AT&T Demonstrates Why HTTPS Is Needed Everywhere

Ads have become a notable threat to computer security. While they are a fact of life for accessing content without paying directly for it you wouldn’t expect a company that you pay money to to infest your web experiences with ads. But some companies like to double dip. AT&T is one of those companies. In addition to getting customers to pay for hotspots AT&T is also maliciously inserting ads into websites visiting through its hotspots:

While traveling through Dulles Airport last week, I noticed an Internet oddity. The nearby AT&T hotspot was fairly fast—that was a pleasant surprise.

But the web had sprouted ads. Lots of them, in places they didn’t belong.


Curious, and waiting on a delayed flight, I started poking through web source. It took little time to spot the culprit: AT&T’s wifi hotspot was tampering with HTTP traffic.

The ad injection platform appears to be a service from RaGaPa, a small startup. Their video pitch features “MONETIZE YOUR NETWORK” over cascading dollar signs. (Seriously.)

When an HTML page loads over HTTP, the hotspot makes three edits. (HTTPS traffic is immune, since it’s end-to-end secure.)

First, the hotspot adds an advertising stylesheet.


Next, it injects a backup advertisement, in case a browser doesn’t support JavaScript. It appears that the hotspot intercepts /ragapa URLs and resolves them to advertising images.


Finally, the hotspot adds a pair of scripts for controlling advertisement loading and display.

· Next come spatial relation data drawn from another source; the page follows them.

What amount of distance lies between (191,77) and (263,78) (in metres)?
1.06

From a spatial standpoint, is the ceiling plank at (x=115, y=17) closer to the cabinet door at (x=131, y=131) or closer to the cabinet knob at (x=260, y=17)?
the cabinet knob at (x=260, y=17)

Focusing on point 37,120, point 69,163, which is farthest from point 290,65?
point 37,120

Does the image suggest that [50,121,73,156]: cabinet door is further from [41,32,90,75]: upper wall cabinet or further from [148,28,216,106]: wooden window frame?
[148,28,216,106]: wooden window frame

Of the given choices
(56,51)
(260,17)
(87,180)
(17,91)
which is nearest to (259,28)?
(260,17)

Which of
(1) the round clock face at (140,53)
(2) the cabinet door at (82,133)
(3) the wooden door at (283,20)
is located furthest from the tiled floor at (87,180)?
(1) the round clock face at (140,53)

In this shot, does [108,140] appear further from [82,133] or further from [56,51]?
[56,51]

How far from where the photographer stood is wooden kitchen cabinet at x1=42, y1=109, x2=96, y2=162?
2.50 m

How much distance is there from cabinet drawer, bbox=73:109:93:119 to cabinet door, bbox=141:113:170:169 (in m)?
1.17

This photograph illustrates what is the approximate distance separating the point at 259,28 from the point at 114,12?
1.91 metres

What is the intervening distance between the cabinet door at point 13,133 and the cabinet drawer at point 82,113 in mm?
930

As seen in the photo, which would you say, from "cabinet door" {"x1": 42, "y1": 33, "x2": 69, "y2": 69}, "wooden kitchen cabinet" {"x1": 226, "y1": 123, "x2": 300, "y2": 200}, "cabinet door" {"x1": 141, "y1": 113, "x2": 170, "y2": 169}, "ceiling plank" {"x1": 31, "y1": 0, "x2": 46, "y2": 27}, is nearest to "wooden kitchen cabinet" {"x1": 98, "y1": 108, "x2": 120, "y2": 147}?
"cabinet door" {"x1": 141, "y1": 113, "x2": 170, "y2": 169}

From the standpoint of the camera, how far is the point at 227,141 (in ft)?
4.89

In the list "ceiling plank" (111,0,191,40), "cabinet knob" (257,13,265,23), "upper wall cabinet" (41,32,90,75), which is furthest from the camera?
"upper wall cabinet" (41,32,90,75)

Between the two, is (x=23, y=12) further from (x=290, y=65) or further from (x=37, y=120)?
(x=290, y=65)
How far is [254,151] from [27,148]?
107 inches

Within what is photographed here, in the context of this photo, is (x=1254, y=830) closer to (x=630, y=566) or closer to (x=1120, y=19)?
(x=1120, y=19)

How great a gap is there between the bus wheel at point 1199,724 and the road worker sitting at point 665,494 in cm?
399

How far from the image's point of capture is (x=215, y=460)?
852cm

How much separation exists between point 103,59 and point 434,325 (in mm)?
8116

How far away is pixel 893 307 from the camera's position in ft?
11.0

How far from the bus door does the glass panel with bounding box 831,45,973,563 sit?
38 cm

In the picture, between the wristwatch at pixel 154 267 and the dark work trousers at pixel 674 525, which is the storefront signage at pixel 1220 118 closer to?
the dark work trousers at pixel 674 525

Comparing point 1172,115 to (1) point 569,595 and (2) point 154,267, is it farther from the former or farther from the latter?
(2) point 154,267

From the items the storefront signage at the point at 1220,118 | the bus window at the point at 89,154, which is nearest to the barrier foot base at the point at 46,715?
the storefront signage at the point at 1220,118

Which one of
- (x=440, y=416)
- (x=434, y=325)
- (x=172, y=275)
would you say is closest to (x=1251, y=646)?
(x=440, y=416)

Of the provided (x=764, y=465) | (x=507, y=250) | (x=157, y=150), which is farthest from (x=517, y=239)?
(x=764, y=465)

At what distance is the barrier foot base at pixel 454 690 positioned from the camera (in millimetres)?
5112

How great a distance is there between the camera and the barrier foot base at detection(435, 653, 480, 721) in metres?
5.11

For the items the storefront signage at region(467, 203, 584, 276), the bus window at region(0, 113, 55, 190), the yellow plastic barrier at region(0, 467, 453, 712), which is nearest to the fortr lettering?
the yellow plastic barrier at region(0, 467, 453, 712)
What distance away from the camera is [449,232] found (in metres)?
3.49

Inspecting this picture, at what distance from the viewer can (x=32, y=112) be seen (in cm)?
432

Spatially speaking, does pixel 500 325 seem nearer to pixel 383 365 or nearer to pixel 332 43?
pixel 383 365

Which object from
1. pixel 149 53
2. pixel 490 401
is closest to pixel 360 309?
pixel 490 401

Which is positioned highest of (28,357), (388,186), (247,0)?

The title of this post promised Hypertext Transfer Protocol Secure (HTTPS) so some may be wondering what HTTPS has to do with ad injection. Simply put, this kind of bullshit can’t happen when the connection between a client and the server is encrypted. A man in the middle, which AT&T is in this case, cannot see the contents of an encrypted communication and if attempts to make any sort of alteration the decryption process will fail.

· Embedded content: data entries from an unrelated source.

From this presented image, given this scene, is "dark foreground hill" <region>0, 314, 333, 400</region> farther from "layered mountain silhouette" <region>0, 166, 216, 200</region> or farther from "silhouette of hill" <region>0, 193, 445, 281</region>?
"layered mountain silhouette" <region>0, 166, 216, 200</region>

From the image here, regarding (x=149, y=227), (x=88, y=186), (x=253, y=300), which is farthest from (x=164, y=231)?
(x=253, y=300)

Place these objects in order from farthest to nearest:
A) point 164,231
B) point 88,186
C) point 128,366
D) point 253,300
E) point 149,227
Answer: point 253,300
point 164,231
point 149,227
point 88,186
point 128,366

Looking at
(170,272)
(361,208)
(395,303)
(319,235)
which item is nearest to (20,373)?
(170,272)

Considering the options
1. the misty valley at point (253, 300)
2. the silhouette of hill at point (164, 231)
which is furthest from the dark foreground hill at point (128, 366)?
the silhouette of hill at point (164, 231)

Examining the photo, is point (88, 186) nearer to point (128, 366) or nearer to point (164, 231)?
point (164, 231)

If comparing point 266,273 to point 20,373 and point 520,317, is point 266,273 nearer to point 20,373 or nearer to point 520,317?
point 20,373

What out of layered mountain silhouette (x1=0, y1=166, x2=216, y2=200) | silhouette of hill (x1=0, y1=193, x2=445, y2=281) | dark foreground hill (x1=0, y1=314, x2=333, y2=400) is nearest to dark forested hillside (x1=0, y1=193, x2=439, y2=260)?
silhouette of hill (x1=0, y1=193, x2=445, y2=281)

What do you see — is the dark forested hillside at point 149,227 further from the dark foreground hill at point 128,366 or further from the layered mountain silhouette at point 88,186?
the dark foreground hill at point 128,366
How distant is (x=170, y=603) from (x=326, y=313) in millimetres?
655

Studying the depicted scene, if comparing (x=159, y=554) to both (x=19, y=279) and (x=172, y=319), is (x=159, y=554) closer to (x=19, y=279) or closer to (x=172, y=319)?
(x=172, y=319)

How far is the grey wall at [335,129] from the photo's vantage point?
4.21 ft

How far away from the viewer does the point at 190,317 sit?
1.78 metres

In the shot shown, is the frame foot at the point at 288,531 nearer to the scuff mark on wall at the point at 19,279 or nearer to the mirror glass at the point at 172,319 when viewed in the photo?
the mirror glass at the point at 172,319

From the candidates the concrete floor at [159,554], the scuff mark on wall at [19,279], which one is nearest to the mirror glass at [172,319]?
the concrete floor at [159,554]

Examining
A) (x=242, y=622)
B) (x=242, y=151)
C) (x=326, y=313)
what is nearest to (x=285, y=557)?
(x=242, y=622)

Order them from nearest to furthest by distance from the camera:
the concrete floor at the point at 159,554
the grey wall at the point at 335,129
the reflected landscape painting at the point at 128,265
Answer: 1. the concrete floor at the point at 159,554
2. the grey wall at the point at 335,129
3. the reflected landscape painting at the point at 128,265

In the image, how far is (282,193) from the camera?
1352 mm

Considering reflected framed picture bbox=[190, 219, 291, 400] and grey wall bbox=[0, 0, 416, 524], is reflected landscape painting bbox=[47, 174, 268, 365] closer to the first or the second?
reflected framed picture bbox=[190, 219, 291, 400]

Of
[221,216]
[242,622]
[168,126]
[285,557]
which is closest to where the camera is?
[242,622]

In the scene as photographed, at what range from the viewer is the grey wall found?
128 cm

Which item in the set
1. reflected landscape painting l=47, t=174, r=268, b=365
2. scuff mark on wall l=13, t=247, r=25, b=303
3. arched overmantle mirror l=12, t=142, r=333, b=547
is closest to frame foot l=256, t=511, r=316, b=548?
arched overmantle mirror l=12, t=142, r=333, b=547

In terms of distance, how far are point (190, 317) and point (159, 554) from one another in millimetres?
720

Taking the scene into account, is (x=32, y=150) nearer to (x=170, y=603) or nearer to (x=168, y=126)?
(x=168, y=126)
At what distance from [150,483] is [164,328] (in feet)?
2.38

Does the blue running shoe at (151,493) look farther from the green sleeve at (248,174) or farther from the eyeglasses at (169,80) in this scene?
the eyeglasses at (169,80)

You won’t see any AT&T injected ads on this blog because everything is secured with HTTPS (the insecure HTTP interface just 301 redirects to the HTTPS connection). If every website did this the business model being used by RaGaPa, the ad injection services being used by AT&T, would be a total failure.

Securing connections doesn’t just protect against eavesdropping. It also protects again altering the contents, which can be just as big of a problem if not an even bigger one. In fact content integrity is another reason why the “nothing to hide” crowd should be ignored in discussions of pervasive cryptography. Cryptography is about so much more than hiding content.